PASSAGE FOURNI ▸
###

Il y a donc de quoi trouver des parades pour s’assurer les investissements. « Cette crise renforce les difficultés auxquelles étaient confrontés les secteurs de l’hôtellerie et du tourisme en Afrique. […] Le manque de financements était déjà l’un des plus importants défis pour le secteur avant la crise sanitaire », expliquait dans un entretien avec LTA Olivier Granet, CEO de Kasada Capital Management, estimant qu’« aujourd’hui plus que jamais », les hôteliers devront tout faire pour obtenir des lignes de financement ou intéresser les investisseurs privés qui ont, eux aussi, leur lot de contraintes.

Et sur la question du tourisme d’affaires, Sébastien Bazin, PDG du groupe Accor se veut réaliste. « On va perdre une partie du tourisme d’affaires. Tout ce qui se fait sur les plateformes digitales va empêcher certaines personnes [de se rendre physiquement aux événements] », déclarait-il sur TF1 le 30 octobre dernier.

Le patron du premier groupe hôtelier européen et présent dans 20 pays africains s’attend à ce que les chefs d’entreprises priorisent les webinaires à la présence physique de leurs collaborateurs aux événements, sauf s’il y a « vraiment » moyen d’y faire du business.

###

LIGNES FOURNIES ▸

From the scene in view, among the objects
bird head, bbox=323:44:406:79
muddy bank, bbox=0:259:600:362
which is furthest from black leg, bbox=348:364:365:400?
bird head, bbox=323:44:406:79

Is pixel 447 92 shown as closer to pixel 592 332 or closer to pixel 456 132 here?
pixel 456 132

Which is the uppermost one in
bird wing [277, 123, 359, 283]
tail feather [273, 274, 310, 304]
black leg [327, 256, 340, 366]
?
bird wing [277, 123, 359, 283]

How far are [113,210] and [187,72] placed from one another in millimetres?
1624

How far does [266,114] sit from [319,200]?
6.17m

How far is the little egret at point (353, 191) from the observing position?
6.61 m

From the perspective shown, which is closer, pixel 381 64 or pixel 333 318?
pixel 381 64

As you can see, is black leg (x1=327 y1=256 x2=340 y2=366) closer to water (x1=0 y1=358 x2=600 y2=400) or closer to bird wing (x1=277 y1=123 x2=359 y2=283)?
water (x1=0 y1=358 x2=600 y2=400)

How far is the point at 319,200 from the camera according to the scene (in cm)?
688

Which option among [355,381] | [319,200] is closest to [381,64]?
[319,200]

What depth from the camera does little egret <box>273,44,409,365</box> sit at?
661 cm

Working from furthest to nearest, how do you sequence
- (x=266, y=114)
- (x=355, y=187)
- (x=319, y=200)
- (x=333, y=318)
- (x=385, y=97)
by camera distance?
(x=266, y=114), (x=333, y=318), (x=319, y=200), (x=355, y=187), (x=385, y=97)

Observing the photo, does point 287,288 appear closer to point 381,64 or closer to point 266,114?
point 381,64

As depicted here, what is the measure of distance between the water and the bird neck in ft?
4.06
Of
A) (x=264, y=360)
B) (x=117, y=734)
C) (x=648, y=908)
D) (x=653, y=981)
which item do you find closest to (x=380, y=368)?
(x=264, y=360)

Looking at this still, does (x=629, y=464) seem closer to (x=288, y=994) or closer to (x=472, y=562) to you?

###

CONSIGNE DE TRAVAIL 1 ▸
Relevez tous les noms propres d'entreprises, de groupes ou de médias présents dans le passage sur l'hôtellerie en Afrique, sans les noms de personnes ni de lieux.
CONSIGNE DE TRAVAIL 2 ▸
Reproduisez fidèlement le passage sur l'hôtellerie en Afrique en commençant aux mots « Et sur la question » et en vous arrêtant après les mots « 30 octobre dernier. ».
Les lignes n'interviennent en rien dans ce travail.

ZONE DE RÉPONSE 1 ▸
LTA, Kasada Capital Management, Accor, TF1

ZONE DE RÉPONSE 2 ▸
Et sur la question du tourisme d’affaires, Sébastien Bazin, PDG du groupe Accor se veut réaliste. « On va perdre une partie du tourisme d’affaires. Tout ce qui se fait sur les plateformes digitales va empêcher certaines personnes [de se rendre physiquement aux événements] », déclarait-il sur TF1 le 30 octobre dernier.